Dans l’église florentine de Santa Maria Novella se trouve une œuvre qui, à la fin du XIIIe siècle, a marqué une césure dans l’histoire de l’art italien. En entrant dans l’église, en levant les yeux le long de la nef, on peut en effet admirer une croix peinte appartenant à la phase initiale de l’extraordinaire carrière de Giotto, identifié par Cennino Cennini, dès la fin du XIVe siècle, comme celui qui a "remutualisé l’art de la peinture du grec au latin et l’a ramené à la modernité". En ce qui concerne cette œuvre, il existe des preuves documentaires remontant à 1312: dans le testament d’un certain Ricuccio di Puccio del Mugnaio, il est prévu d’affecter une somme d’argent à la fourniture d’huile pour alimenter et maintenir allumée une lampe devant le grand crucifix que Giotto a réalisé pour l’église des Dominicains de Florence. Il s’agit de la documentation la plus ancienne concernant la croix réalisée par le peintre pour l’église de Santa Maria Novella. Elle est ensuite mentionnée dans les Commentari de Lorenzo Ghiberti et les Vies de Giorgio Vasari. Son emplacement actuel à l’intérieur de l’église a été étudié sur la base de la position de l’ancienne cloison, pour laquelle cette œuvre était probablement destinée à l’origine.

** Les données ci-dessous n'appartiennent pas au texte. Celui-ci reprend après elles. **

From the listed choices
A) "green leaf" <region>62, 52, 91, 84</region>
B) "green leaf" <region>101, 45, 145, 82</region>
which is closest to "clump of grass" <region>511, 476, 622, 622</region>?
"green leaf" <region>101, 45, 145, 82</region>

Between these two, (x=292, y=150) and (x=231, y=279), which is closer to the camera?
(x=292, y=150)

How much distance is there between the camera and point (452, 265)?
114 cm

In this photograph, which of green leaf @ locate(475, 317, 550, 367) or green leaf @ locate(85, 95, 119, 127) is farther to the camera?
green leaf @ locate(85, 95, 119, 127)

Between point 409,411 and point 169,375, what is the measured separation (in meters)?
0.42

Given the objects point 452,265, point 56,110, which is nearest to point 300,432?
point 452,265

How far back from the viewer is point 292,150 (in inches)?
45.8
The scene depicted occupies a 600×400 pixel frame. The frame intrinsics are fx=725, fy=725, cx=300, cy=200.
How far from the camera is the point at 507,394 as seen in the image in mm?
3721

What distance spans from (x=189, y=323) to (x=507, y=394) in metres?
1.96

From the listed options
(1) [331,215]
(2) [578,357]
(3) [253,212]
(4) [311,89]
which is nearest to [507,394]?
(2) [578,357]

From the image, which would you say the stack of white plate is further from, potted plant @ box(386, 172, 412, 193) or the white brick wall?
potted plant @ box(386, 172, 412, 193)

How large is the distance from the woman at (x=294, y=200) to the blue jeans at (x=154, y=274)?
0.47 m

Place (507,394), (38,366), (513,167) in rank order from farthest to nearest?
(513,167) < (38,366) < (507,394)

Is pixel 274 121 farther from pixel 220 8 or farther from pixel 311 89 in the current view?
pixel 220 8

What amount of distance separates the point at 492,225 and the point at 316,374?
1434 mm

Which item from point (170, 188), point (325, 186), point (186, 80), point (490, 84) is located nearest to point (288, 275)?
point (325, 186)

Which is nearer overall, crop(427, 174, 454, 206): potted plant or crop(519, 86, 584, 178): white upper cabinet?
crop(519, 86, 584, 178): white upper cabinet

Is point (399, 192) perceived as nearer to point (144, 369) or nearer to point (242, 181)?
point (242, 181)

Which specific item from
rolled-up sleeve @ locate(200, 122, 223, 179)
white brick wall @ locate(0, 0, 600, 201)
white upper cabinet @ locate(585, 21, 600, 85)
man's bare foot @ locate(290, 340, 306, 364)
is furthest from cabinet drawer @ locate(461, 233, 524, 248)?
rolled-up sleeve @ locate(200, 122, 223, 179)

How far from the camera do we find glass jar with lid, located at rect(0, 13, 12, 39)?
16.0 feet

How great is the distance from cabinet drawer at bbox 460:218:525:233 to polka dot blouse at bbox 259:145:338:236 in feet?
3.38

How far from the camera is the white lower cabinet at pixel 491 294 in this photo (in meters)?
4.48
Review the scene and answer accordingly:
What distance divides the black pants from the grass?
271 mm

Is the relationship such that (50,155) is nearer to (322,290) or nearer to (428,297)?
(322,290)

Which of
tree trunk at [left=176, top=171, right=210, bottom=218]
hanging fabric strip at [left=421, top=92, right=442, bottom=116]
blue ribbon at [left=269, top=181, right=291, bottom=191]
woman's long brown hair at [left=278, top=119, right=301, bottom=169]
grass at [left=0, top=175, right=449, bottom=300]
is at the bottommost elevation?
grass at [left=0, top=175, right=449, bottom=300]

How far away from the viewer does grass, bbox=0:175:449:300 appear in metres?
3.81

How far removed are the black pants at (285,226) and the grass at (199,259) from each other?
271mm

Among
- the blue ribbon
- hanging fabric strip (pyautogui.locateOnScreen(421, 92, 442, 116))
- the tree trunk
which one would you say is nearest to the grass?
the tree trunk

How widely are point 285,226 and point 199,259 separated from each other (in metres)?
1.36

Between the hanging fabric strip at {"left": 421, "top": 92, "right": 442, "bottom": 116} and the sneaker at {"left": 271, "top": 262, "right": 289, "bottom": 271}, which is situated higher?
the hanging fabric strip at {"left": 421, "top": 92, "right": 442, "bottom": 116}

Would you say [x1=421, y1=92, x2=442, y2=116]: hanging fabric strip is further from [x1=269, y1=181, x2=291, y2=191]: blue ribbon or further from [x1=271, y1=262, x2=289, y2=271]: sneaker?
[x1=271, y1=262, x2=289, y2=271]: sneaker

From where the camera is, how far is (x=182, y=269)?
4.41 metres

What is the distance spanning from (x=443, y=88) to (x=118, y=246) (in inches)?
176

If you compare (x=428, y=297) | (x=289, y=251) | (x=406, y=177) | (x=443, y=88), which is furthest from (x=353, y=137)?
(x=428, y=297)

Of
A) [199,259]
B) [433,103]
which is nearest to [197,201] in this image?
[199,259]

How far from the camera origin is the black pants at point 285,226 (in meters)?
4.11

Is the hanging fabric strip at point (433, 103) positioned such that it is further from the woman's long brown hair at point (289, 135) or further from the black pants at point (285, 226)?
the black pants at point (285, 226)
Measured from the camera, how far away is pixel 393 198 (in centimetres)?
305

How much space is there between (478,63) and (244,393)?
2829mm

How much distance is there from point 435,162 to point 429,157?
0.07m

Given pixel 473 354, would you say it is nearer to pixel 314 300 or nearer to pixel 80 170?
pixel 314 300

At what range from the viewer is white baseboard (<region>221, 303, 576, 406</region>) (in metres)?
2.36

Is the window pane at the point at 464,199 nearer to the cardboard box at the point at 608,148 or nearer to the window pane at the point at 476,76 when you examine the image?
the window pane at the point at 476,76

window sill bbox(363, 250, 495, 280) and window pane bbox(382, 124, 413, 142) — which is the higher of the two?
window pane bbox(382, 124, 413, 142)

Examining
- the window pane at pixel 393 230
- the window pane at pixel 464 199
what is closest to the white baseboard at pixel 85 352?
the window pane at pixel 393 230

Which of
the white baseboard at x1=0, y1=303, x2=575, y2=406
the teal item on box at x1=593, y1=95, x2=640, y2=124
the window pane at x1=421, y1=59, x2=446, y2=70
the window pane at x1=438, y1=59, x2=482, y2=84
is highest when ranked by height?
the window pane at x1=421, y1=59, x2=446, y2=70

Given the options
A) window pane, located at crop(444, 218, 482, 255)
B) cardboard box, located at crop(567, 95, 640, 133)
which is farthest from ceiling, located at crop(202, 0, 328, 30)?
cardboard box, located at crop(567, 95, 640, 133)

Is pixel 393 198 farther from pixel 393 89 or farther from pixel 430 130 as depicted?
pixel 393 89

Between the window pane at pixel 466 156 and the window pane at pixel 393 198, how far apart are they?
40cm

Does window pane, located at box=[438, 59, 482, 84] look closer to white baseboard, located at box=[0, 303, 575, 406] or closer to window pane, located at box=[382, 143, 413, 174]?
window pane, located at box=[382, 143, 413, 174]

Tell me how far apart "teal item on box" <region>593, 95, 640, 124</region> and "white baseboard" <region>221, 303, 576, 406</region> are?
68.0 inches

C’est la première fois que Giotto est confronté à la typologie de la croix peinte. L’iconographie est celle du Christus patiens (Christ souffrant), apparu dans la peinture italienne au milieu du siècle avec Giunta Pisano et repris et stylisé par Cimabue. Outre la figure dominante du Christ cloué sur la croix, les panneaux latéraux représentent la Vierge et saint Jean en proie à la douleur. La partie inférieure de la boiserie se termine par un suppedaneum trapézoïdal, dans lequel le peintre représente le Golgotha avec le crâne d’Adam. Giotto, dans cette première croix, se présente immédiatement avec un langage figuratif nouveau et puissant par rapport à la peinture contemporaine, capable d’ajouter de nouvelles valeurs à cette image de dévotion. Pour la première fois dans la peinture italienne, la représentation du Christ en croix nous donne la perception d’un véritable corps humain, dans lequel aucun aspect divin n’est perceptible. Notre regard se voit offrir un corps humain à la structure bien définie, dans lequel on peut discerner des muscles, des os et des tendons. De ce corps souffrant, nous pouvons percevoir le poids grâce à la position que Giotto lui donne: la figure, en effet, n’est plus représentée selon la cambrure peu naturelle qui persistait encore dans les croix de Cimabue, mais elle est tirée vers le bas et nous avons l’impression qu’elle dépasse de la surface sur laquelle elle est représentée.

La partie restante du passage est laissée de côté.